The momentum toward sustainable construction continues to intensify, driven by renewed focus on the circular economy and whole life carbon performance. At the RWM Expo, industry leaders underlined that circular economy in construction is no longer aspirational but a regulatory imperative. Jacob Hayler of the Environmental Services Association emphasised that scalable implementation of circular construction strategies and measurable resource efficiency in construction are now critical. Across the sector, firms are being urged to move beyond ambition and commit to whole life carbon assessment frameworks that quantify the environmental impact of construction and highlight opportunities for carbon footprint reduction.

Recent political developments have unsettled this progress. Government proposals to abolish the Carbon Price Support and roll back low-carbon frameworks threaten the policy continuity necessary for decarbonising the built environment. Removing the scaffolding around renewables would undermine the confidence needed to deliver net zero carbon buildings, carbon neutral construction, and sustainable supply chains. Analysts warn that weakening energy market instruments would compromise investment in low embodied carbon materials and deter uptake of low carbon construction materials, slowing the adoption of eco-friendly construction techniques and low carbon design principles.

Nevertheless, institutional investors such as Railpen continue to demonstrate leadership in environmental sustainability in construction through data-backed commitments. By pursuing a 2050 net-zero target and engaging more than 70% of portfolio emissions, Railpen is actively extending life cycle thinking in construction across its built assets. Its strategy aligns with a growing investor emphasis on whole life carbon performance, embodied carbon reduction, and building lifecycle performance transparency. This integration of finance and sustainability expectations is making sustainable building design and sustainable material specification standard due diligence factors within development planning.

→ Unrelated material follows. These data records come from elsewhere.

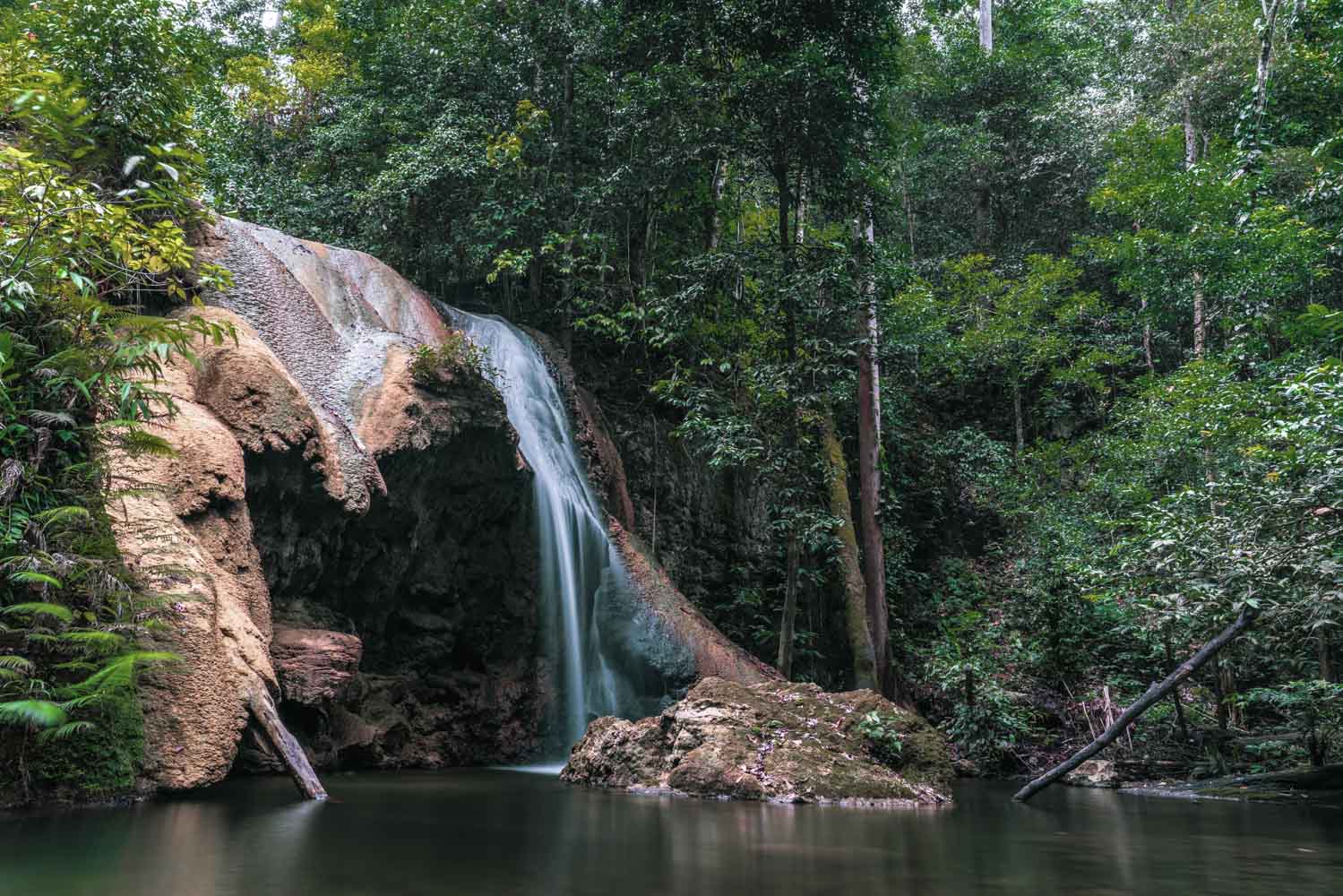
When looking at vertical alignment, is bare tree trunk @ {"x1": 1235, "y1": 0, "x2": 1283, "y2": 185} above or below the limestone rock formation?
above

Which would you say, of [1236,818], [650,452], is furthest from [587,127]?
[1236,818]

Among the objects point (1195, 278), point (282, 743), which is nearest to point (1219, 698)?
point (1195, 278)

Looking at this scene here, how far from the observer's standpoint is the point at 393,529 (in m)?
10.4

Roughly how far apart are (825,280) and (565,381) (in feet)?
16.0

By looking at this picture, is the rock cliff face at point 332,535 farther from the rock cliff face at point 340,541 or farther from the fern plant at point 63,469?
the fern plant at point 63,469

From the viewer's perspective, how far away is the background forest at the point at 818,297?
6.93 metres

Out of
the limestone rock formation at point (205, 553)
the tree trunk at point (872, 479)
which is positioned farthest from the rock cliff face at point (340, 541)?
the tree trunk at point (872, 479)

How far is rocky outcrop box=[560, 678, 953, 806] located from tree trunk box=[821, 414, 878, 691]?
13.6 feet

Regulatory uncertainty in Europe highlights persistent friction between ambition and delivery. Delays to the EU’s deforestation regulations continue to complicate the sourcing of renewable building materials such as certified timber and biomass. These materials are central to eco-design for buildings and life cycle cost evaluation within green construction projects seeking BREEAM or BREEAM v7 certification. The administrative lag is raising concerns about the traceability of products covered by environmental product declarations (EPDs) and the coherence of sustainability benchmark systems across borders.

Professional institutions continue to uphold quality standards as industry culture evolves. The Chartered Institution of Wastes Management’s new Fellowship appointments confirm how sustainable building practices, sustainable design, and end-of-life reuse in construction have entered mainstream qualification pathways. Together with advances in green infrastructure and design philosophy, these developments reinforce a unified pathway toward net zero whole life carbon delivery. As regulators, investors, and designers align around lifecycle assessment and low-impact construction, the sector is positioning itself as a cornerstone of sustainable urban development and a leading driver of the global low-carbon transition.